All of the data were expressed as means±SEMs based on 6 independent experiments. Differences between groups were analyzed by ANOVA, followed by the Scheffé test, and were considered to be significant when the P value was <0.05.
Hemodynamic Data and Lipid Profiles
After the 8-week treatment, the mean aortic pressure, heart rate, and body weight were compared among the experimental groups, as shown in Table 1. Although not statistically significant, mean aortic pressure was slightly lower in the aliskiren, valsartan, and aliskiren+valsartan groups than in the control group. There were no significant differences in heart rate and body weight between the test and control groups. The total cholesterol and triglyceride concentrations in the 4 groups were similar at the beginning of the experiment; however, no significant differences were observed among the groups after the 8-week treatment (Table 2).
Plasma Renin Activity
PRA was significantly lower in the aliskiren group than in the control group (Figure 1). On the other hand, PRA was significantly greater in the valsartan group than in the control group. Aliskiren+valsartan cotreatment neutralized PRA almost to the levels achieved in the controls (Figure 1).

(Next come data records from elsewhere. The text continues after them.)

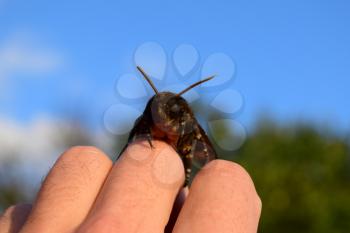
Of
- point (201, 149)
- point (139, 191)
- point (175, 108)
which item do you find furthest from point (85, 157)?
point (201, 149)

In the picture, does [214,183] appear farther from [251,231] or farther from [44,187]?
[44,187]

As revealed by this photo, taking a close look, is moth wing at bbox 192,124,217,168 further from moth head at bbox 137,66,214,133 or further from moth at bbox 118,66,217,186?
moth head at bbox 137,66,214,133

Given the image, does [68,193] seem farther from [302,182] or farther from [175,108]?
[302,182]

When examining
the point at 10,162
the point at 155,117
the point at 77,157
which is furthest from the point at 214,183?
the point at 10,162

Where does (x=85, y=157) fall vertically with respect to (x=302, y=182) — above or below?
above

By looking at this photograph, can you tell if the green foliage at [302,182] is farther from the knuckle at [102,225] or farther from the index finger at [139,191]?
the knuckle at [102,225]

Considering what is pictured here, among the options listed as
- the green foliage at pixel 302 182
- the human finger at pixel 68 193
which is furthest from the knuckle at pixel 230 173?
the green foliage at pixel 302 182
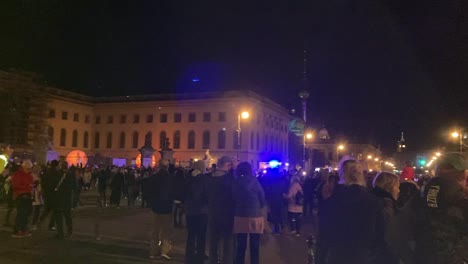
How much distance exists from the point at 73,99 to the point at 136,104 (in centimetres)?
1156

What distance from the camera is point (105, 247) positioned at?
35.5 ft

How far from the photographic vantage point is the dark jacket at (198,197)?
9.23 m

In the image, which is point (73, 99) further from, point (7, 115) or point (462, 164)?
point (462, 164)

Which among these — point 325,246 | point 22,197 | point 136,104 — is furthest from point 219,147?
point 325,246

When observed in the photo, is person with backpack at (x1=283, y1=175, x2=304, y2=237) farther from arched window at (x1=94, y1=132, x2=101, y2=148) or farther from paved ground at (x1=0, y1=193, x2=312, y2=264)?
arched window at (x1=94, y1=132, x2=101, y2=148)

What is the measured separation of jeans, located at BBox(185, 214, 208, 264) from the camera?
9.19m

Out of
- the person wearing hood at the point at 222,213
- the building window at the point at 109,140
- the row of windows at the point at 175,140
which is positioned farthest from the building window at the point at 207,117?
the person wearing hood at the point at 222,213

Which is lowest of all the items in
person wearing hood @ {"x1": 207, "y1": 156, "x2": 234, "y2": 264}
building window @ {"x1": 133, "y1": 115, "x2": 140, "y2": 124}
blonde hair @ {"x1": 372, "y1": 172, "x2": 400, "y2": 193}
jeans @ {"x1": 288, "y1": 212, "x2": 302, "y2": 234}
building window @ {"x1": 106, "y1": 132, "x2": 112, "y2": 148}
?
jeans @ {"x1": 288, "y1": 212, "x2": 302, "y2": 234}

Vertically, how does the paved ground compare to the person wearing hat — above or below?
below

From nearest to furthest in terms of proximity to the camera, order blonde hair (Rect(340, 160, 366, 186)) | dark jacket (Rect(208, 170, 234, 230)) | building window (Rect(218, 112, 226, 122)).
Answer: blonde hair (Rect(340, 160, 366, 186)) < dark jacket (Rect(208, 170, 234, 230)) < building window (Rect(218, 112, 226, 122))

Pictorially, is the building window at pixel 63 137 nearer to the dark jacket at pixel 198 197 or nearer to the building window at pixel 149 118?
the building window at pixel 149 118

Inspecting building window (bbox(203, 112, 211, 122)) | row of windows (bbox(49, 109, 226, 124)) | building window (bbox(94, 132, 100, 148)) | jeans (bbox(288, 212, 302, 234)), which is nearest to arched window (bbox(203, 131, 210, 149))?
building window (bbox(203, 112, 211, 122))

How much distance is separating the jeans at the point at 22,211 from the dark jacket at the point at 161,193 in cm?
419

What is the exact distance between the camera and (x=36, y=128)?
2477cm
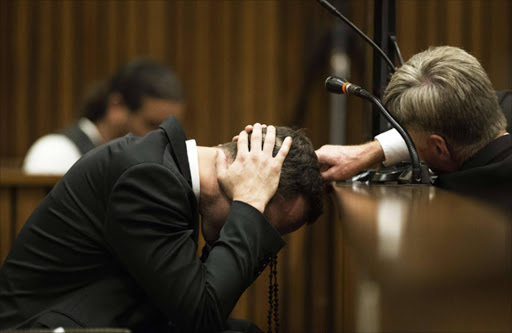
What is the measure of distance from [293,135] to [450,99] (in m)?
0.44

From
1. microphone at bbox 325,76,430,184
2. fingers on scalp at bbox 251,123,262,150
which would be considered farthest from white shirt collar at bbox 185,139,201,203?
microphone at bbox 325,76,430,184

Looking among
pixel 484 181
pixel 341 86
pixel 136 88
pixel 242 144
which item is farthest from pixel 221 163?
pixel 136 88

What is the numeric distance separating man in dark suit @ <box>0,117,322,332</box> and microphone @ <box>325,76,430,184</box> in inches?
10.3

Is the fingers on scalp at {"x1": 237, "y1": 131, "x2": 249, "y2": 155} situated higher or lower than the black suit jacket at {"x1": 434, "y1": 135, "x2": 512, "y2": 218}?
higher

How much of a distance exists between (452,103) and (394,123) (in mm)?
166

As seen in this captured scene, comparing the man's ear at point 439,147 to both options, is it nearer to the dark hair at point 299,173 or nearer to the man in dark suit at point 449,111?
the man in dark suit at point 449,111

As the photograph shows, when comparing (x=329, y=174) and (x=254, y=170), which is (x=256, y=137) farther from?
(x=329, y=174)

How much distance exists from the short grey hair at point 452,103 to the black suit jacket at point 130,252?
57 centimetres

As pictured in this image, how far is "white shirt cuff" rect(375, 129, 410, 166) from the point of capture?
1.54m

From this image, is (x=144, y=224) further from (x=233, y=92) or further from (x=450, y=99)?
(x=233, y=92)

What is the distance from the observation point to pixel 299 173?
1.15 metres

There were no significant differences in the mean values of intercellular adhesion molecule-1, vascular cell adhesion molecule-1, and monocyte chemoattractant protein-1 levels between any of the groups at baseline (Table 2). After the 8-week treatment, the levels of these 3 inflammatory mediators with each drug treatment, but not vehicle, had a significant decrease compared with basal (P<0.01; Table 2). Furthermore, at the 8-week treatment, circulating levels of these 3 inflammatory mediators were significantly lower with each drug treatment than with the control treatment (P<0.01; Table 2). Interestingly, the levels of 3 inflammatory mediators were significantly lower with the aliskiren+valsartan group than with aliskiren or valsartan alone (Table 2).

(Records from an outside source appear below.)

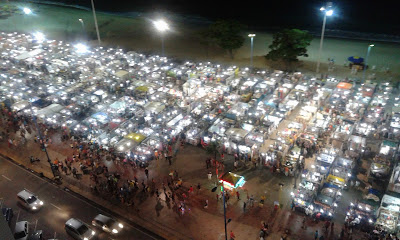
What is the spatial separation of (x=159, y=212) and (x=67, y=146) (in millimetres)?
12048

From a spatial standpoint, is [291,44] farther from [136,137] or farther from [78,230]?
A: [78,230]

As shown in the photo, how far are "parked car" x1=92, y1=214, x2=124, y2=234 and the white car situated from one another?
473 cm

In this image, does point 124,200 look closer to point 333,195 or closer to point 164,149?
point 164,149

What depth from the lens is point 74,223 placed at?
60.4ft

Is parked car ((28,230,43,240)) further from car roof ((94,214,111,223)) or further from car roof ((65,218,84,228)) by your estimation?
car roof ((94,214,111,223))

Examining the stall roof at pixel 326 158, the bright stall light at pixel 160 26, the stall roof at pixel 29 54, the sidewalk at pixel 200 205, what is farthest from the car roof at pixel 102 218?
the stall roof at pixel 29 54

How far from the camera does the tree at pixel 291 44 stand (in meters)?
36.6

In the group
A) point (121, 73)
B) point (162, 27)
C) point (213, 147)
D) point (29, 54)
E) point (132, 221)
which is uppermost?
point (162, 27)

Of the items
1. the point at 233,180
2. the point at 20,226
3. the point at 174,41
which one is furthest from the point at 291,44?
the point at 20,226

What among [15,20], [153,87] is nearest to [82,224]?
[153,87]

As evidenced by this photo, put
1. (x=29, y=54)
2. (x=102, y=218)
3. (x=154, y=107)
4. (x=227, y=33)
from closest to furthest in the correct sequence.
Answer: (x=102, y=218), (x=154, y=107), (x=227, y=33), (x=29, y=54)

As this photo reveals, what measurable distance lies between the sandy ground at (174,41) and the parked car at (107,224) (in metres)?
28.7

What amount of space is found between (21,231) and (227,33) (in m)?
33.0

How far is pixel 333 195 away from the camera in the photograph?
1934 centimetres
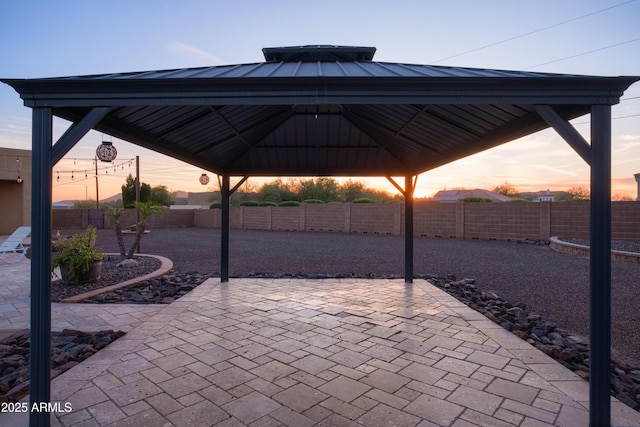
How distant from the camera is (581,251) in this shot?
10789 mm

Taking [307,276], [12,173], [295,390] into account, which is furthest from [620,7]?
[12,173]

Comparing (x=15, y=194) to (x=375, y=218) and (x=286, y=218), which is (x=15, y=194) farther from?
(x=375, y=218)

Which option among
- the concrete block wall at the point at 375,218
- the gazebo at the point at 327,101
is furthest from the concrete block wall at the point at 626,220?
the gazebo at the point at 327,101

In all of the rabbits, ACh-induced vasorelaxation was observed (Figure S1). The vasorelaxation in the vechicle (control)-treated WHHL rabbits was significantly lower than that in the drug-treated rabbits (Figure S1). Of note, vasorelaxation in the aliskiren+valsartan-treated rabbit was significantly greater than that in the either aliskiren- or valsartan-treated rabbit (Figure S1). Additional observation demonstrated that pretreatment with the NO synthase inhibitor NG-nitro-l-arginine methyl ester significantly inhibited ACh-induced vasorelaxation in the aliskiren-treated rabbit (Figure S1). On the other hand, the vasodilatory response to N-methyl-N’-nitro-N-nitrosoguanidine was similar in all of the groups, with the strongest response in the aliskiren+valsartan-treated rabbits (Figure S1).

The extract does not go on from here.